Comme Israël avec son campus, « le président de la République a voulu depuis cinq ans faire de la France le fer de lance de l’indépendance aux cyber-attaques en Europe. Ce n’est pas un hasard si en matière de cyber-sécurité, la nation la plus en pointe est la nation française désormais », a assuré mardi Bruno Le Maire.

« C’est la même volonté derrière d’affirmer un continent européen qui défend et protège ses intérêts économiques, sociaux et vitaux, et qui ne se laisse pas faire entre les deux grandes puissances que sont la Chine et les États-Unis », a-t-il ajouté.

La tour, qui pourra accueillir de 1 600 à 1 700 personnes, ne sera toutefois pas un centre opérationnel de la cyber-guerre, destiné à piloter au jour le jour les opérations de défense contre les criminels ou les services secrets.

Elle doit plutôt être un lieu d’innovation, d’échanges et de projets, dans un secteur devenu stratégique avec la numérisation croissante de la société.

Cinq des treize étages de la tour (dessinée par l’architecte Christian de Portzamparc) seront des espaces privatifs.

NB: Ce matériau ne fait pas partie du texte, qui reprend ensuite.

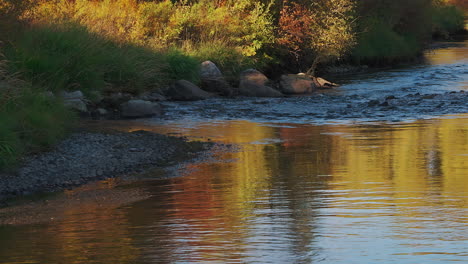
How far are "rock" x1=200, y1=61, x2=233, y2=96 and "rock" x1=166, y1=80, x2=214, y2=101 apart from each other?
128 centimetres

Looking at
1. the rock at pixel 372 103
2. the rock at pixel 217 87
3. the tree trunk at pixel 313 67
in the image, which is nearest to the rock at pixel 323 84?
the tree trunk at pixel 313 67

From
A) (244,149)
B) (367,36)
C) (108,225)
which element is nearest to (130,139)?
(244,149)

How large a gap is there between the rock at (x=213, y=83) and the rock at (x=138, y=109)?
5089 millimetres

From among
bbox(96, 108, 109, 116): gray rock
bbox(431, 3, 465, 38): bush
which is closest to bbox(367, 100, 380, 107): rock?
bbox(96, 108, 109, 116): gray rock

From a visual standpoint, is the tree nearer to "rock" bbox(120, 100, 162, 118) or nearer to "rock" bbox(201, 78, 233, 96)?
"rock" bbox(201, 78, 233, 96)

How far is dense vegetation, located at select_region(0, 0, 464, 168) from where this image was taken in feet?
50.6

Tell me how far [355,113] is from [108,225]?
44.0ft

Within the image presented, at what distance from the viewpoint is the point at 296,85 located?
28172 millimetres

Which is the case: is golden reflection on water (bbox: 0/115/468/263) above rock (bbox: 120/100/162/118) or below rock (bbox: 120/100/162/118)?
below

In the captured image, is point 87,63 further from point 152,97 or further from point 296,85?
point 296,85

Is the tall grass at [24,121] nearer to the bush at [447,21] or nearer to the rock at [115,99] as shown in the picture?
the rock at [115,99]

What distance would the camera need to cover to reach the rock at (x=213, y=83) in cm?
2650

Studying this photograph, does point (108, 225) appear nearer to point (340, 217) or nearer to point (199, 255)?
point (199, 255)

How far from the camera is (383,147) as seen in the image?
51.0 feet
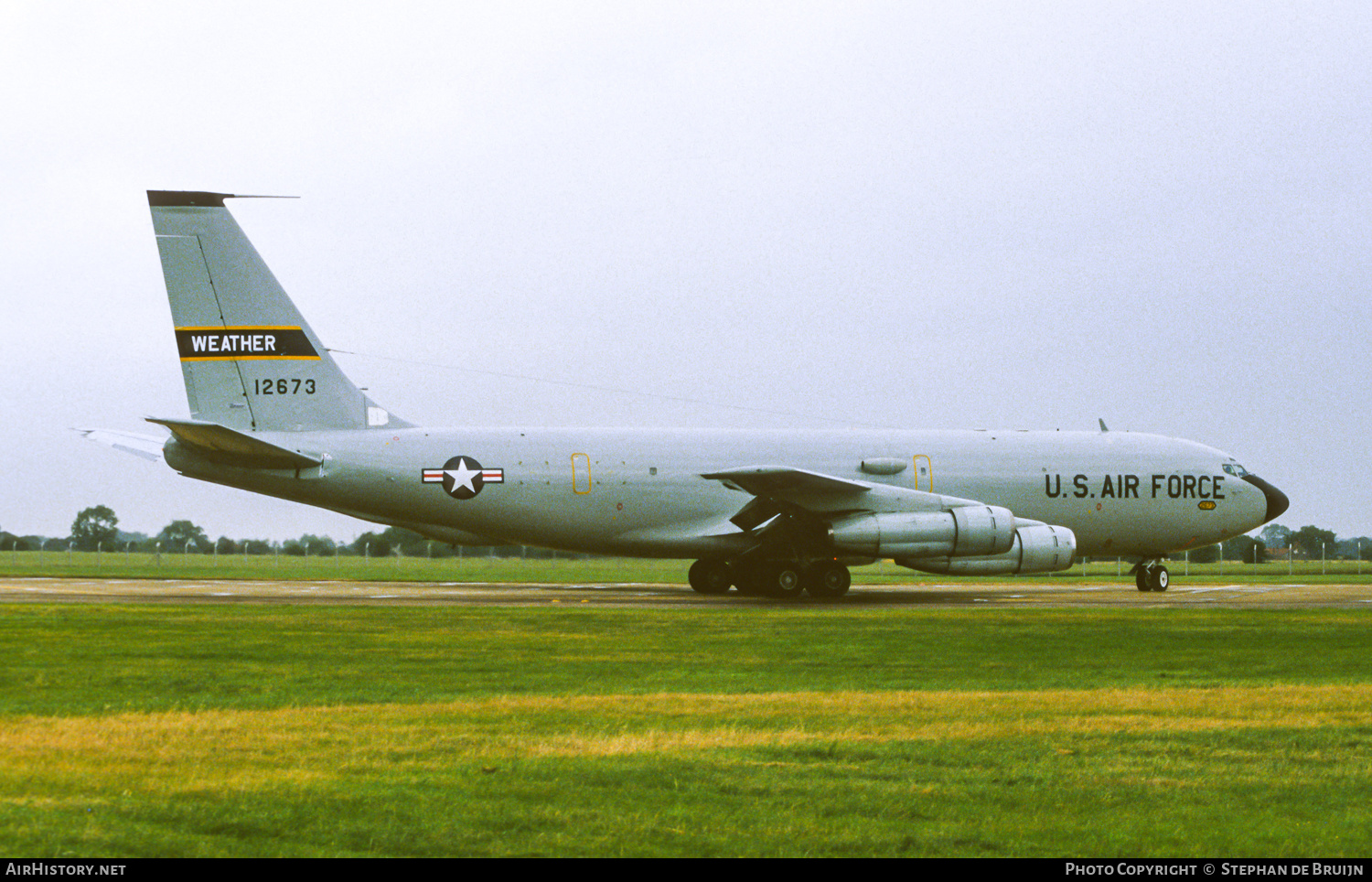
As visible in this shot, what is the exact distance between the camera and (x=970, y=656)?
13438mm

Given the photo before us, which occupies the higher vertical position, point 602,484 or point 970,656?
point 602,484

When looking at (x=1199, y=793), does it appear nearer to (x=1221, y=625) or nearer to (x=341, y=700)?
(x=341, y=700)

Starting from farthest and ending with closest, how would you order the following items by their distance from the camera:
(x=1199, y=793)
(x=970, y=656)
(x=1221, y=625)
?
1. (x=1221, y=625)
2. (x=970, y=656)
3. (x=1199, y=793)

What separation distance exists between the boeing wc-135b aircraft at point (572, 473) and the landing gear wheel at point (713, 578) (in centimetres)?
4

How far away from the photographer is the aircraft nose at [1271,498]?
1166 inches

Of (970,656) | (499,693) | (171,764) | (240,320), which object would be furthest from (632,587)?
(171,764)

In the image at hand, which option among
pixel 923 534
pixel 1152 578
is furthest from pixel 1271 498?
pixel 923 534

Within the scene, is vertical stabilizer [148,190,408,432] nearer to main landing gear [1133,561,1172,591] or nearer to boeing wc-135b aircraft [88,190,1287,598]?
boeing wc-135b aircraft [88,190,1287,598]

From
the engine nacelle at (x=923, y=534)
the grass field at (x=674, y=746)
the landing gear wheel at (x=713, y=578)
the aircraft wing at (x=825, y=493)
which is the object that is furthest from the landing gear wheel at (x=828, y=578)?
the grass field at (x=674, y=746)

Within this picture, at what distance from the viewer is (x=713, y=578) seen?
27.0 meters

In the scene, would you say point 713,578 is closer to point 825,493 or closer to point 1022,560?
point 825,493

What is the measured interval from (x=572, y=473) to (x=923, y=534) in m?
6.84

L’Anssi, l’agence nationale de la sécurité informatique disposera par exemple d’un étage, où elle prévoit d’installer son service de formation interne.

Le campus cyber disposera notamment d’un incubateur unique et dédié pour les jeunes pousses du secteur, avec l’objectif de lancer une dizaine de start-up chaque année et d’accélérer les levées de fonds.

À titre de comparaison, les jeunes pousses françaises ont levé 550 millions d’euros en 2021, contre respectivement 16 milliards d’euros et 7,8 milliards d’euros pour leurs concurrentes américaines et israéliennes.

Les acteurs présents dans la tour paient un loyer à la société gestionnaire de l’immeuble, dont 56 % du capital est détenu par des acteurs privés et 44 % par l’État.

Le directeur général du campus cyber est l’ancien directeur général d’Orange cyber-défense, Michel Van Den Berghe.

Le campus cyber s’inscrit dans le plan « cyber-sécurité » de 1 milliard d’euros, dont 720 millions d’euros de fonds publics, annoncé par l’exécutif il y a un an.

Le gouvernement a fixé pour objectif de parvenir en quelques années à tripler le chiffre d’affaires de la filière française de cyber-sécurité à 25 milliards d’euros, doubler le nombre d’emplois et faire émerger trois licornes (société valant plus d’un milliard de dollars).